Only recently did I learn that Calder began his artistic career by designing toys. In 1927 he designed a series of kinetic toys for the Gould Manufacturing Company of Oshkosh, Wisconsin that in their design bear witness to Calder's mechanical and artistic genius. Most of the toys are pulled by a string, and lurch along in various movements that mimic the movements of the creatures they were designed to represent: a frog, a seal, a skating bear, a kangaroo, a cow, a shark. Calder designed them to be pulled on axles that connected the wheels not at their center but at what are called "eccentric" points. Thus, the frog and the kangaroo hop. The duck bobs like real ducks do. And the shark lurches on its wheels, allowing its tail to shift back and forth like a fish navigating currents. Before embarking on his toymaking career, Calder graduated from the Stevens Institute of Technology in Hoboken, New Jersey, with a degree in mechanical engineering. One can't help but speculate that this early application of engineering principles to a few deceptively simple toys ultimately led to his intricately balanced and wonderfully playful mobiles.

But there is a clear transition, and it is wonderful to behold: Calder's experimenting with various toy designs led to the development of a complex miniature circus in his studio. Calder had long been fascinated by the circus, and in his twenties he paid his way through art classes by selling a number of illustrations of the Barnum and Bailey's Circus to the National Police Gazette. In the late 1920s, Calder developed his own one-man circus, with tiny performers made of "cork, wire, wood, yarn, paper, string, and cloth," carefully engineered to walk tightropes, dance, tame lions, lift weights, and engage in gymnastics and acrobatics in and above the ring. Acting as omniscient ringmaster, Calder would manipulate the wire performers while his wife wound circus music on the gramophone in the background.

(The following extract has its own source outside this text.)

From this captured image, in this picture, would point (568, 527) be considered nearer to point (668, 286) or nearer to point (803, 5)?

While struggling as a more traditional artist in Paris, Calder began two-hour improvised performances of his Cirque Calder that recreated the performance of an actual circus. The show soon became a popular diversion among the Parisian avant-garde, and Calder began charging an entrance fee to see the big-top circus that could be packed into a suitcase. I like to imagine Calder's rented Montmartre studio on some smoky conglomerated pre-War Parisian night, filled with the likes of Jean Cocteau, Picasso, Joan Miro, James Joyce, Fernand Leger, Le Corbusier, Thomas Wolfe, and Andre Kertesz watching the young American perform his wire circus.

As his reputation among the avant-garde grew, Dutch painter Piet Mondrian invited Calder to his studio, and it was there, in viewing a white wall with cardboard rectangles of varying colors tacked on it, that he was inspired to delve into the abstract. He felt the rectangles could be made "to oscillate in different directions, and at different amplitudes." The visit proved to be the "shock that started things," he said later. Within a few months he was making mobiles.

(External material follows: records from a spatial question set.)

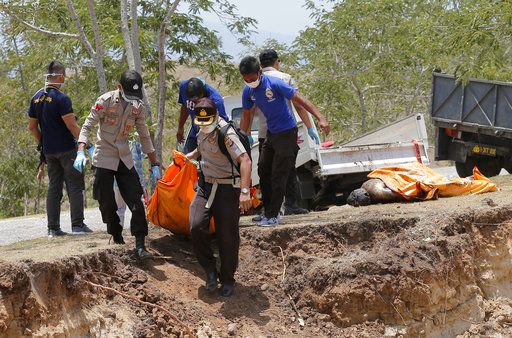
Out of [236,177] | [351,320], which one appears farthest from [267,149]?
[351,320]

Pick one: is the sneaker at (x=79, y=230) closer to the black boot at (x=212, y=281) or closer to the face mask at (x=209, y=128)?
the black boot at (x=212, y=281)

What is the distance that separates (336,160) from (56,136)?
4267 mm

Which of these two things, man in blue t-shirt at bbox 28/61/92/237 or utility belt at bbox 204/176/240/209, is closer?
utility belt at bbox 204/176/240/209

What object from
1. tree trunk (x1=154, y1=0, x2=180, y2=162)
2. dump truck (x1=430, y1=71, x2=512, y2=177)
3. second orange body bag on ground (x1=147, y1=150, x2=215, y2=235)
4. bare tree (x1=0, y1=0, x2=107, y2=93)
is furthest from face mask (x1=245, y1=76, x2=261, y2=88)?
dump truck (x1=430, y1=71, x2=512, y2=177)

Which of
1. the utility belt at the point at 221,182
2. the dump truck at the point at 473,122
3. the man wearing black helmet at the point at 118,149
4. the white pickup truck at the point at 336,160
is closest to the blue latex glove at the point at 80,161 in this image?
the man wearing black helmet at the point at 118,149

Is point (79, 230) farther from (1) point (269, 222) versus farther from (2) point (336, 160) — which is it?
(2) point (336, 160)

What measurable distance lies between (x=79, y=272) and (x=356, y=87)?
16386 millimetres

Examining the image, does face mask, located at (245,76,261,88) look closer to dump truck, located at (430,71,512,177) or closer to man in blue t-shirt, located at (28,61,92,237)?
man in blue t-shirt, located at (28,61,92,237)

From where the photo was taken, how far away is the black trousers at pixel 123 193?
5316 millimetres

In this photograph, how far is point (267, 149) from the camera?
266 inches

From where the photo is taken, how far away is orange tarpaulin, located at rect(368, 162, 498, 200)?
26.7 feet

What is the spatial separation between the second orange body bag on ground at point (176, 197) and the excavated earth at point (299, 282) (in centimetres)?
27

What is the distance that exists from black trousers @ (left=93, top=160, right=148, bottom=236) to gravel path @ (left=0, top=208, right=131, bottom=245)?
3.34m

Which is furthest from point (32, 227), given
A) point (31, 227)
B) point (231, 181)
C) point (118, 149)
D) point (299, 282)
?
point (231, 181)
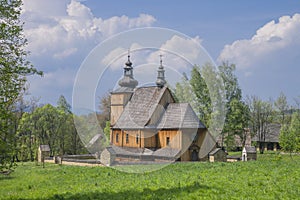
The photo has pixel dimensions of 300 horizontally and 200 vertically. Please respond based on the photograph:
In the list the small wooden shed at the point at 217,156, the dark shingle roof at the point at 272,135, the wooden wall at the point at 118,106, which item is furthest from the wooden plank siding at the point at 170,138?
the dark shingle roof at the point at 272,135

I was writing with greg from daddytypes last week about the Calder toys and Cirque Calder and he mentioned how much he loved Carlos Vilardebo's 1961 film of Calder performing his circus, and I remembered I had it on DVD somewhere in my collection of bootlegs, so I ripped it, converted it, and uploaded it to youtube in four-minute chunks. The video quality on my version was never great, so it's perfect for youtube. It is a remarkable film, not just for the ingenuity of its subject but for the gravity of seeing one of the true geniuses of the 20th century playing circus just like he did when he was an unknown young man:

That's part one. Here's part two; Part three; and Part four. It's a total of 18 minutes or so. My favorite part is when the lion shits and he covers it with sawdust.

Several Calder toys are still being manufactured and are for sale on the internet, including his elephant and cat puzzles, the kangaroo, the bull push toy, and, of course, the shark Juniper is playing with in the picture above. Those are expensive as hell, display pieces more than toys, really. But they are all the evidence I need that a well-engineered toy doesn't have to have microchips in it to be remarkable.